I am a little confused on the difference between a game engine and an actual game. By making a game, are you making a game engine, or is a game engine a library used to make a game?
2 Answers
Engine simply refers to the underlying software that "drives" your game. You build your game engine on top of SFML. SFML provides a simple way to create visuals, play audio, netcode etc. SFML would become part of that engine.
A game engine can come in a form of a library or with a full fledged editor and own scripting language. But SFML is not a "game" engine. Its main purpose is not just to create games. You can also build other media applications with it. SFML simply provides a layer of software which allows the developer to do things like drawing an image or play a sound. But you can consider it a collection of "engines" for producing visuals, playing audio, etc.
Usually when people speak of a game engine they are talking about a piece of software that's pretty complete on its own.
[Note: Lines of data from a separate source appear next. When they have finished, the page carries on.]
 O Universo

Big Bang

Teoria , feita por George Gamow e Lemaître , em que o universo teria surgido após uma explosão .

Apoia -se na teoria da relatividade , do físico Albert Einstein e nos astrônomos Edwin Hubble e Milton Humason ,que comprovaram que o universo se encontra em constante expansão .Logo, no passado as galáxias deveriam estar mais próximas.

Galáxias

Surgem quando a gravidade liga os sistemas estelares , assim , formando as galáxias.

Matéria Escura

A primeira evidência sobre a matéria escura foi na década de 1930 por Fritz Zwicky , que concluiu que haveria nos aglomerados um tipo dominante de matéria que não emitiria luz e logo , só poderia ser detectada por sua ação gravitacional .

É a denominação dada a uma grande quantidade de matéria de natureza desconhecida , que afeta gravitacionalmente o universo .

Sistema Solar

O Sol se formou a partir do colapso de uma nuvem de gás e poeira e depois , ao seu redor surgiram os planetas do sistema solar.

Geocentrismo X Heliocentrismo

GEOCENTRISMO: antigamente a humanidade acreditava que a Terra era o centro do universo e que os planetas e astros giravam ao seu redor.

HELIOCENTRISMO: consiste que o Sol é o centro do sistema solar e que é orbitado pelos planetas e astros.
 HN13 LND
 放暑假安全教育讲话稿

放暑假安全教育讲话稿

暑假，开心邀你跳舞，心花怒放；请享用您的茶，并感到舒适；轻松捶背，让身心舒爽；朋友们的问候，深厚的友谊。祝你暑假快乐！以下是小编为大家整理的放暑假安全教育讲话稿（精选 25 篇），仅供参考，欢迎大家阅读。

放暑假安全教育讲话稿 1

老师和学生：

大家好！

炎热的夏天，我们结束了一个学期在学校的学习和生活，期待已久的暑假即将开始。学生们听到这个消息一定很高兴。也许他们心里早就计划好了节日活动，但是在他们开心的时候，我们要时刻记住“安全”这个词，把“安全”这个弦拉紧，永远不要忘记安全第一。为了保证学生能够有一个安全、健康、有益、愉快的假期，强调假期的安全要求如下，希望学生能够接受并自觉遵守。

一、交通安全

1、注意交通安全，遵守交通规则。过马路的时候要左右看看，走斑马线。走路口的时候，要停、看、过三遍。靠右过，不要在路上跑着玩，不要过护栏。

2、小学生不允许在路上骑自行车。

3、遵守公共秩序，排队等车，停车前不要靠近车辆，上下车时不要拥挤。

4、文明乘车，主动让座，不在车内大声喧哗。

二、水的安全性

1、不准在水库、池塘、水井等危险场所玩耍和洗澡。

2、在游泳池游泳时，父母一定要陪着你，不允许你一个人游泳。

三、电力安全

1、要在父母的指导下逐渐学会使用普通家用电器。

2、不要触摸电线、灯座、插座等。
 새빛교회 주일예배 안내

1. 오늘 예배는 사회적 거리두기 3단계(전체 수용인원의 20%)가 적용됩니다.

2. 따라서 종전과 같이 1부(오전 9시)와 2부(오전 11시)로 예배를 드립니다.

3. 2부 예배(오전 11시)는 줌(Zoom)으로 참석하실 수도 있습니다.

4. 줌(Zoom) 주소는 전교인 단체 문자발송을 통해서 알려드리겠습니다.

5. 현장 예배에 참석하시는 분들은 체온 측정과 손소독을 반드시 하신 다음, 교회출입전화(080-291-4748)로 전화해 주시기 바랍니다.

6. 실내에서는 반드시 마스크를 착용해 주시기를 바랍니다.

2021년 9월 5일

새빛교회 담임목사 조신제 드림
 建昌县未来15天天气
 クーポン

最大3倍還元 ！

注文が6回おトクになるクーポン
The only thing missing is art(sprites/models/etc) and game logic(gameplay, input, etc ) which results in an actual game.
Even if you're making a small game with sfml, anything you write on top which "runs/drives" your game can be called an "engine". Wouldn't worry too much about it.
Library simply refers to a collection of classes/functions/subroutines/whatever to develop software with.
Actually it would be more accurate to say that a "game engine" is all code common across video games (ie: network, video, audio, etc). This "engine" is then compiled along with the video game being developed, and any additional files such as game assets (like sprites, etc).
By separating common code from game-specific code developers may better work on just the game without having to constantly reinvent the wheel.